## DATA
=== Begin Enclosure ===
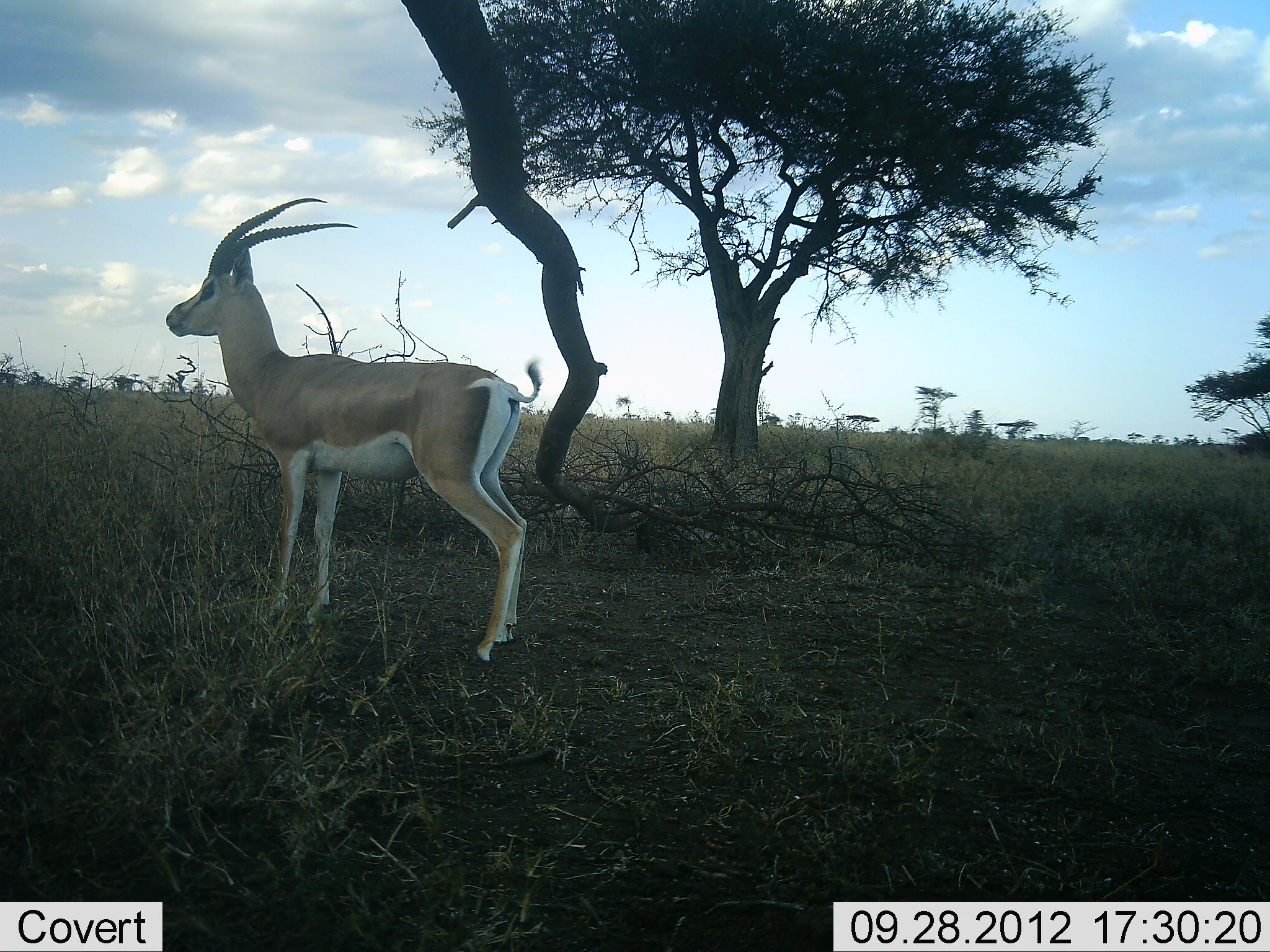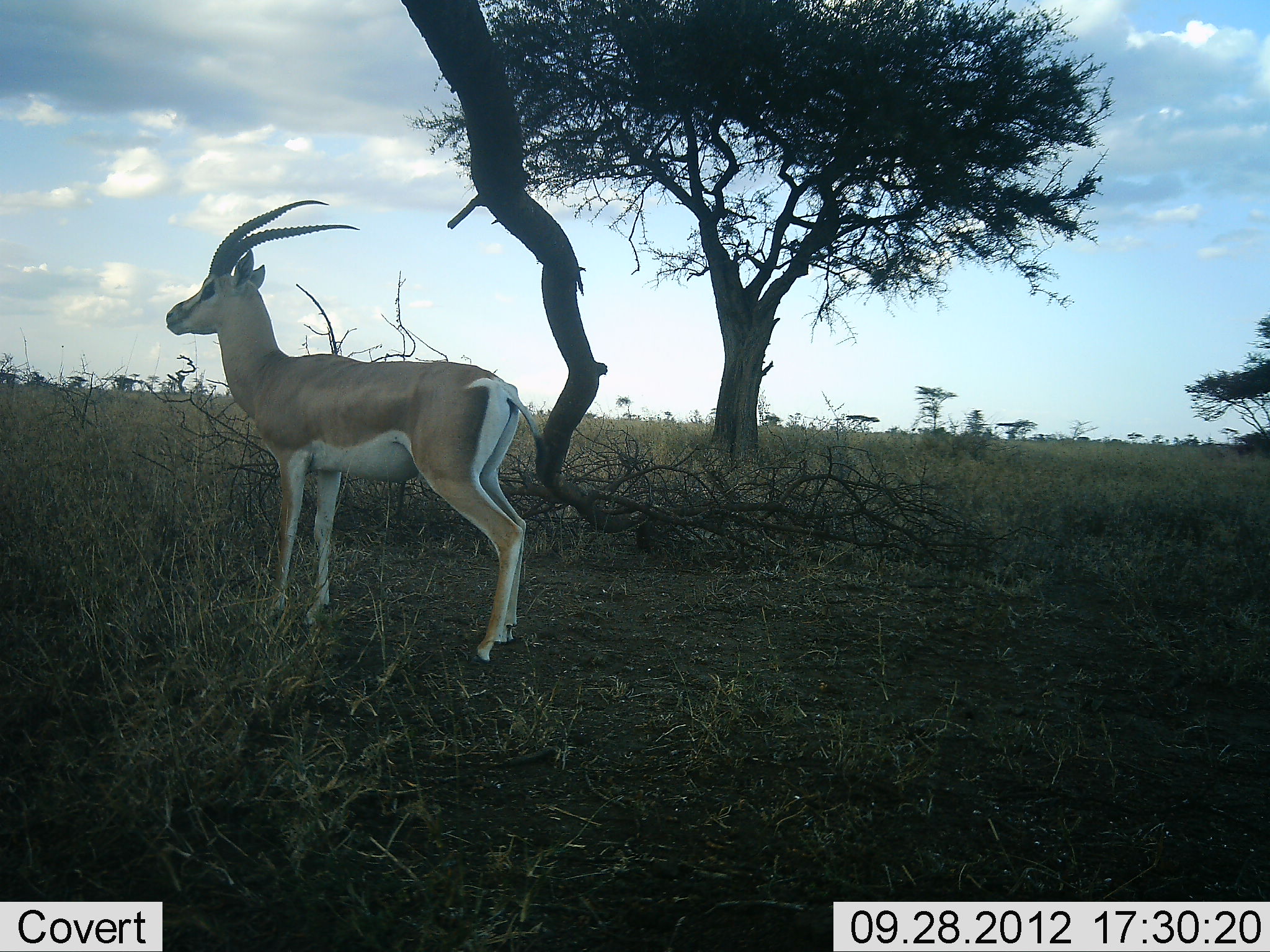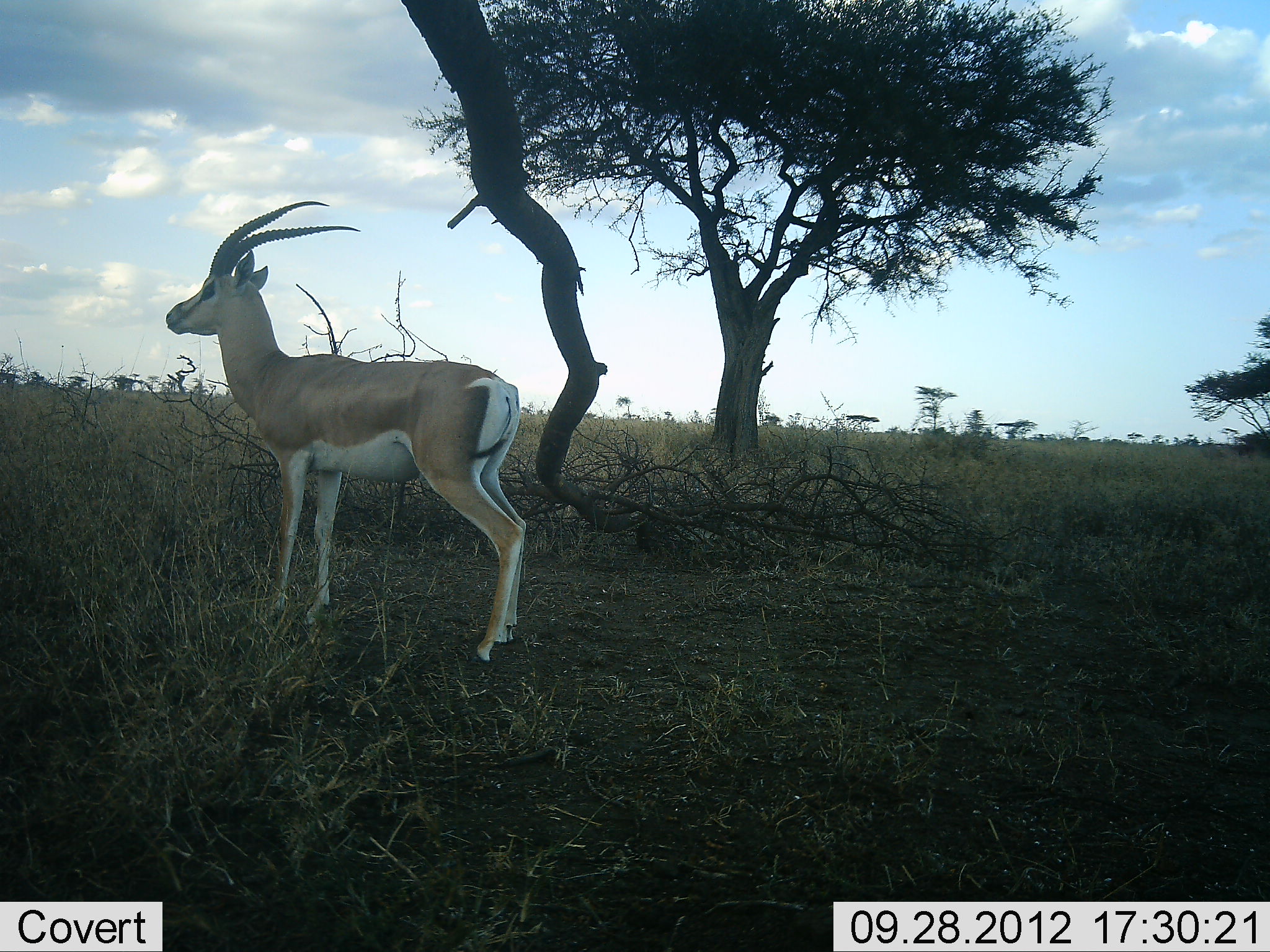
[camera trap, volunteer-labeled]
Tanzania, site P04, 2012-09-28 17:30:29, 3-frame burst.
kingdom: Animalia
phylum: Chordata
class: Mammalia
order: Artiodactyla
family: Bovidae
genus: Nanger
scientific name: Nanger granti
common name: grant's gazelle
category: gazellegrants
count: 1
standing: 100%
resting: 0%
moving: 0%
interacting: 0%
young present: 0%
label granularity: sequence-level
=== End Enclosure ===
=== Begin Enclosure ===
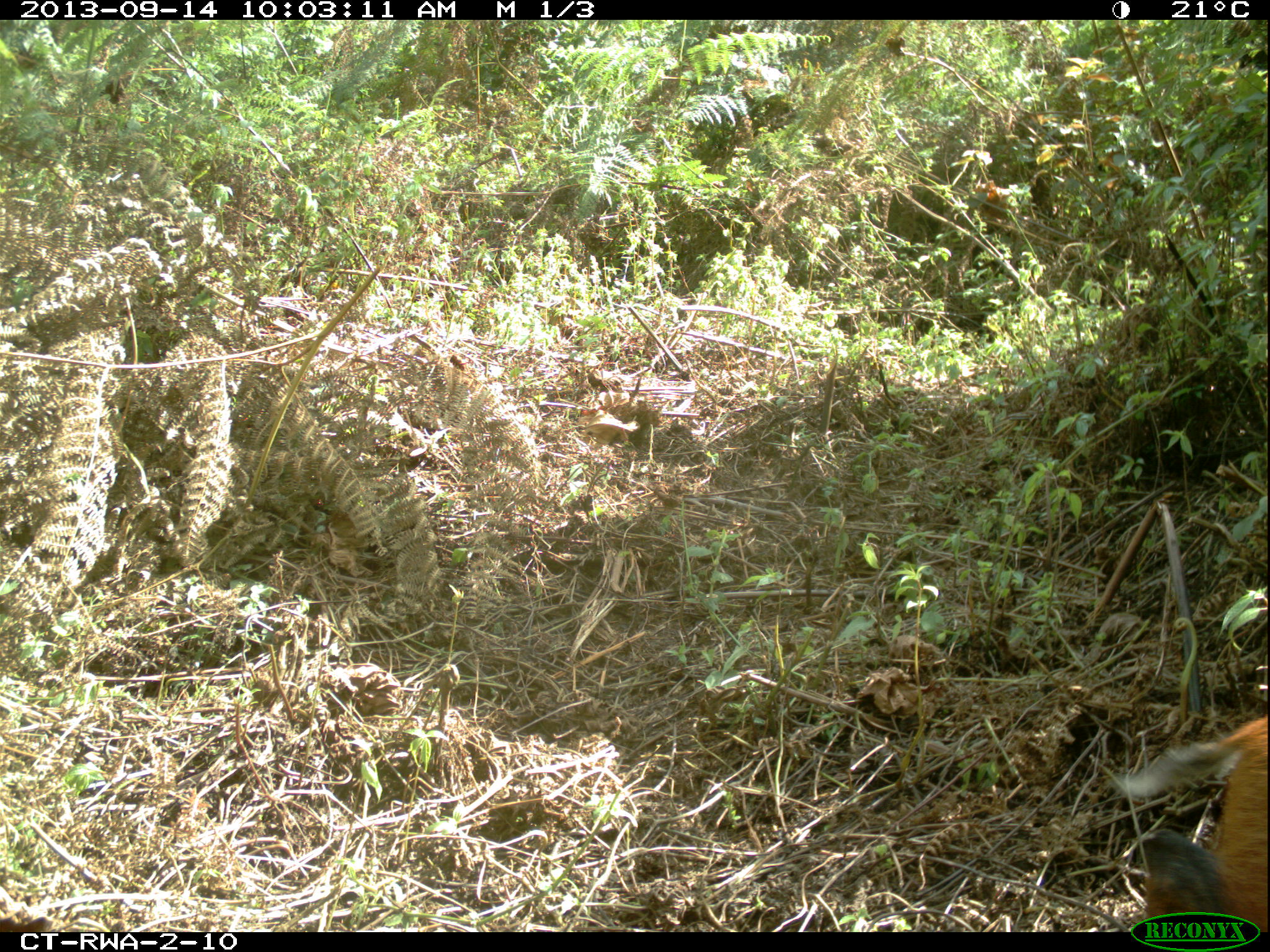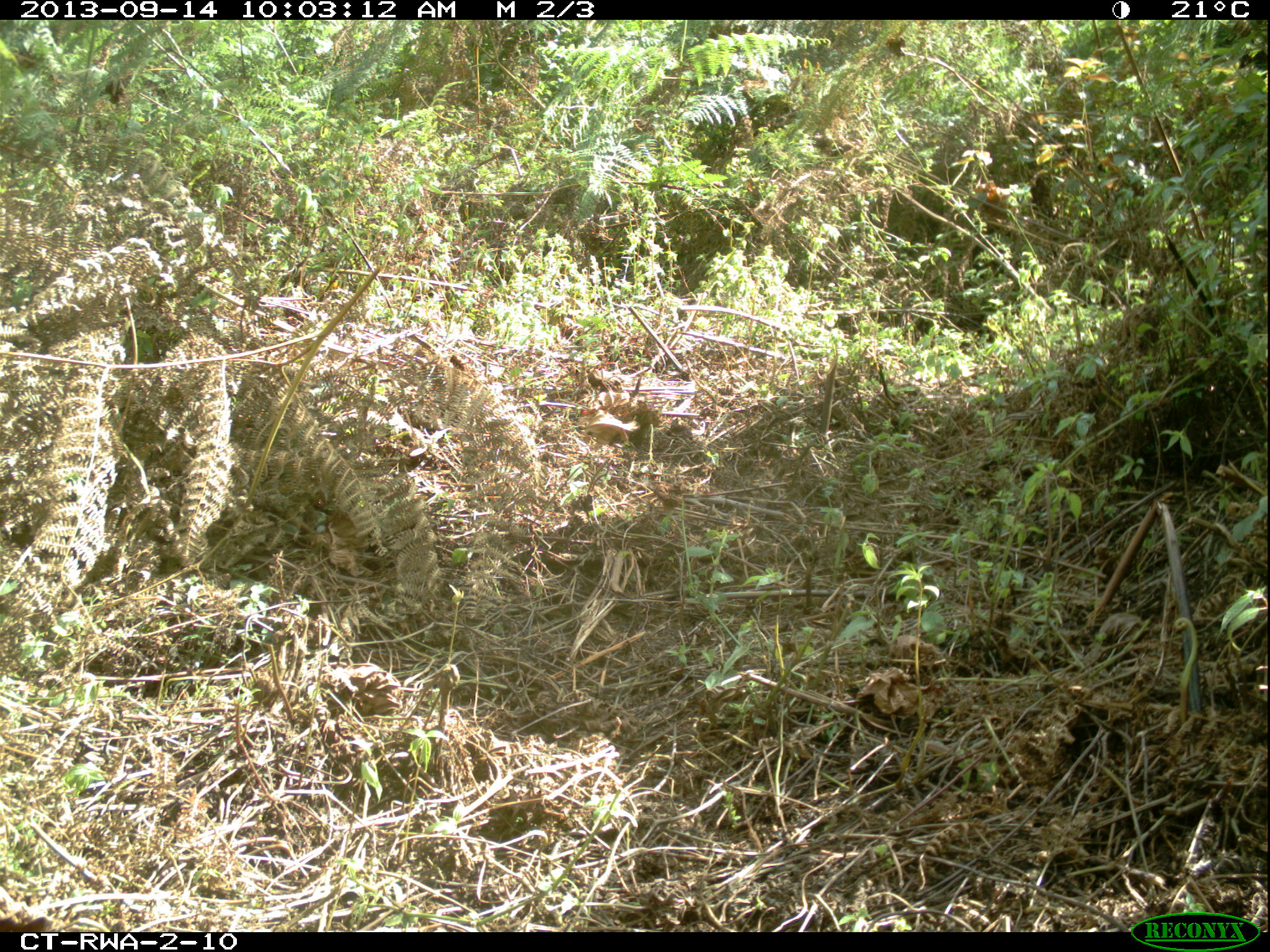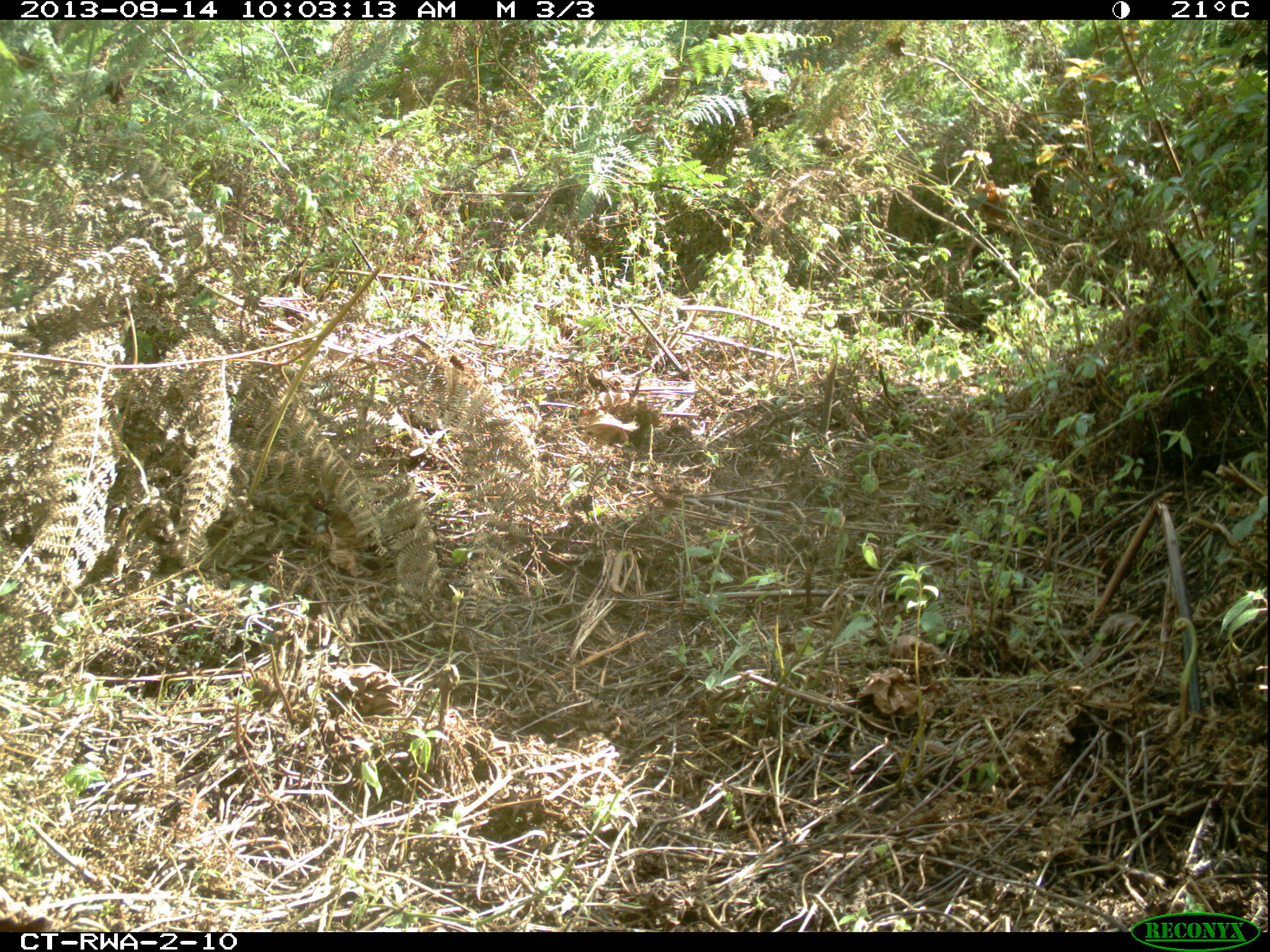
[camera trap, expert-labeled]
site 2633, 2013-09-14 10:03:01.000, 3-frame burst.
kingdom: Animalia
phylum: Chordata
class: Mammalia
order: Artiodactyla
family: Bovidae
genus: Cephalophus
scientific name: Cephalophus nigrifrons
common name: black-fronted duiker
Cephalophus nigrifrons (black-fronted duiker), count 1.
=== End Enclosure ===
=== Begin Enclosure ===
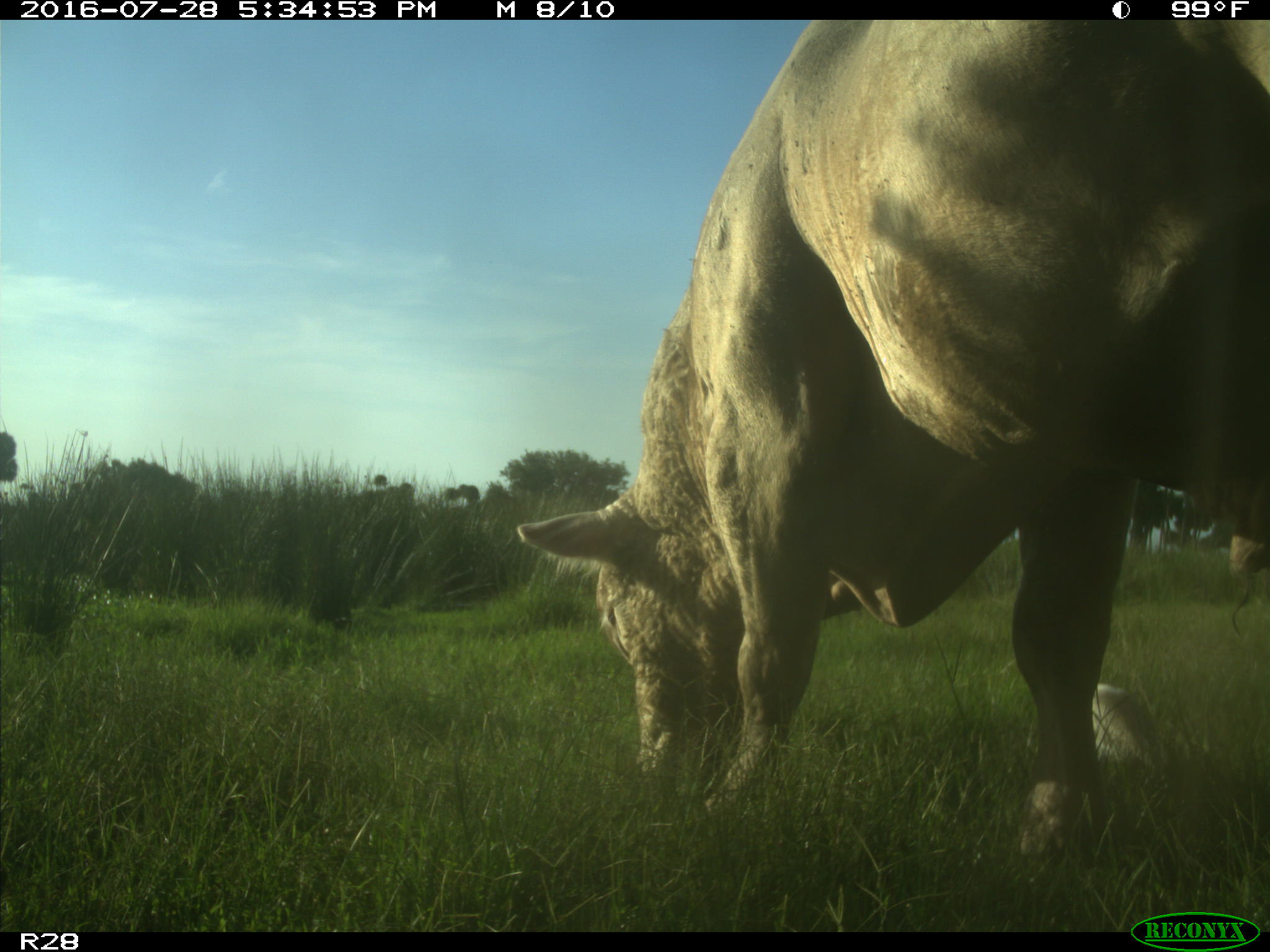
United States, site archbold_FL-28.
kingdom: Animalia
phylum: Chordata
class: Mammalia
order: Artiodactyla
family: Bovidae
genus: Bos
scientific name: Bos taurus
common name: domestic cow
=== End Enclosure ===
## PROBLEM
Which lines of the data above contain "labeled"? Copy each one.

## SOLUTION
[camera trap, volunteer-labeled]
[camera trap, expert-labeled]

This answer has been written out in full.